§ **Requirement 1**
In the February Resilience Bites roundup, which post does the writer say they are really proud of?
§ **Requirement 2**
Transcribe the February Resilience Bites roundup from "My 'coups de" up to and including "thanks for sharing.".

§ **Quoted passage**
⁂

Resilience Bites #3 - What the Internet said last month!
Feb 28, 2025
In this February edition of Resilience Bites, I’ve curated a selection of noteworthy discussions and findings related to resilience from this past month.
I hope you find these highlights insightful and that they inspire you to explore the world of resilience engineering further.
My 'coups de cœur' have one ❤️ or two next to it.
Happy reading!
Blogs highlights
How Monzo Bank Built a Cost-Effective, Unorthodox Backup System to Ensure Resilient Banking by Eran Stiller ❤️
Such a great example of heterogeneous redundancy. It is not a new idea, but seeing it implemented and used in real is awesome, so thanks for sharing.
Here is a great paper on the topic applied to circuit boards. The principle is the same, though.
Chaos Engineering in the Age of AI: Surfacing Hidden Complexity by Adrian Hornsby
“The rise of AI in software development presents a fascinating paradox. While AI tools make it easier than ever to generate complex systems rapidly, they also make it harder to understand how these systems actually work.“
MTTR Is (Still) Lying to You ❤️ by Courtney Nash
“Software organizations tend to value measurement, iteration, and improvement based on data. These are great things for an organization to focus on; however, this has led to an industry practice of calculating and tracking Mean Time to Resolve, or MTTR. While it’s understandable to want to have a clear metric for tracking incident resolution, MTTR is problematic for a number of reasons. “
When AI Makes the Call - Questions About Meta-Operators and System Responsibility by Adrian Hornsby
“As AI increasingly helps us build complex software systems, a new type of tool is emerging: AI meta-operators. Meta-operators are AI agents designed to supervise and manage other AI systems and software. “
Best Simple System for Now ❤️by Daniel Terhorst-North
“The Best Simple System for Now is the simplest system that meets the needs of the product right now, written to an appropriate standard. It has no extraneous or over-engineered code, and any code it does have is exactly as robust and reliable as it needs to be, neither more nor less.”
Investing in chaos engineering as a strategic necessity ❤️❤️ by Adrian Hornsby
I am really proud of that one. It is long but it is the culmination of a decade worth of chaos engineering.
DORA scenario testing with AWS Fault Injection Service ❤️ by Haresh Nandwani and Adrian Hornsby
“This blog post outlines how you can use AWS Fault Injection Service (FIS) to support the DORA requirements around scenario-based testing through a structured, iterative process of identifying failure scenarios, planning and executing chaos engineering experiments, reporting on the results, and using the information learned to improve operational resilience.”

⁂

§ **Supplied information**

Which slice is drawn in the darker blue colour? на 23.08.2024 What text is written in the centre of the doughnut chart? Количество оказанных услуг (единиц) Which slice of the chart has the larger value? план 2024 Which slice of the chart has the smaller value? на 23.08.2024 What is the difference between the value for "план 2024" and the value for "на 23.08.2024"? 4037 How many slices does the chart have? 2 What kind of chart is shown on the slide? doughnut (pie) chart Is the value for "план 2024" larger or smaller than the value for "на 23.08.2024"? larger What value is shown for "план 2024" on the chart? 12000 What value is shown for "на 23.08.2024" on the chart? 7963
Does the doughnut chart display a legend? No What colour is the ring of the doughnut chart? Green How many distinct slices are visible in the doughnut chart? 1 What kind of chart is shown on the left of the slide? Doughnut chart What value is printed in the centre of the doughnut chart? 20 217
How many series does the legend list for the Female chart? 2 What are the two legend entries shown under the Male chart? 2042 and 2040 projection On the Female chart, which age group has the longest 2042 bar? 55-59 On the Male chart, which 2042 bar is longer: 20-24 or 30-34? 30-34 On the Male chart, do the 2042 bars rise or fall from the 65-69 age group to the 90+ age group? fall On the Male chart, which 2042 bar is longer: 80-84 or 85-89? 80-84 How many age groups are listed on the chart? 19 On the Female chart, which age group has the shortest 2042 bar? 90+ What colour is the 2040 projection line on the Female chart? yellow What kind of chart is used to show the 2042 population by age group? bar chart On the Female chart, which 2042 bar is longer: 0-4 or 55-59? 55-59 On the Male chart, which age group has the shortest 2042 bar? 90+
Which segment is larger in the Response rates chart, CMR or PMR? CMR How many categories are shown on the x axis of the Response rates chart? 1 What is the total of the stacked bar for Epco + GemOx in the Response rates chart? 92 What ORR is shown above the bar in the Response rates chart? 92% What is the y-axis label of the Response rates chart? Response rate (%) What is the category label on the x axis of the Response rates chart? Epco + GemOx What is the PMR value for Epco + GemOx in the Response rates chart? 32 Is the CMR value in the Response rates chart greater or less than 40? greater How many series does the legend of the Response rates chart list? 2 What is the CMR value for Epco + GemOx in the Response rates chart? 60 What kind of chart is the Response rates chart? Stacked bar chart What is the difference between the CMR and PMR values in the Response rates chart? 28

⁂

§ **Expected answer 1**
"Investing in chaos engineering as a strategic necessity" by Adrian Hornsby

§ **Expected answer 2**
My 'coups de cœur' have one ❤️ or two next to it.
Happy reading!
Blogs highlights
How Monzo Bank Built a Cost-Effective, Unorthodox Backup System to Ensure Resilient Banking by Eran Stiller ❤️
Such a great example of heterogeneous redundancy. It is not a new idea, but seeing it implemented and used in real is awesome, so thanks for sharing.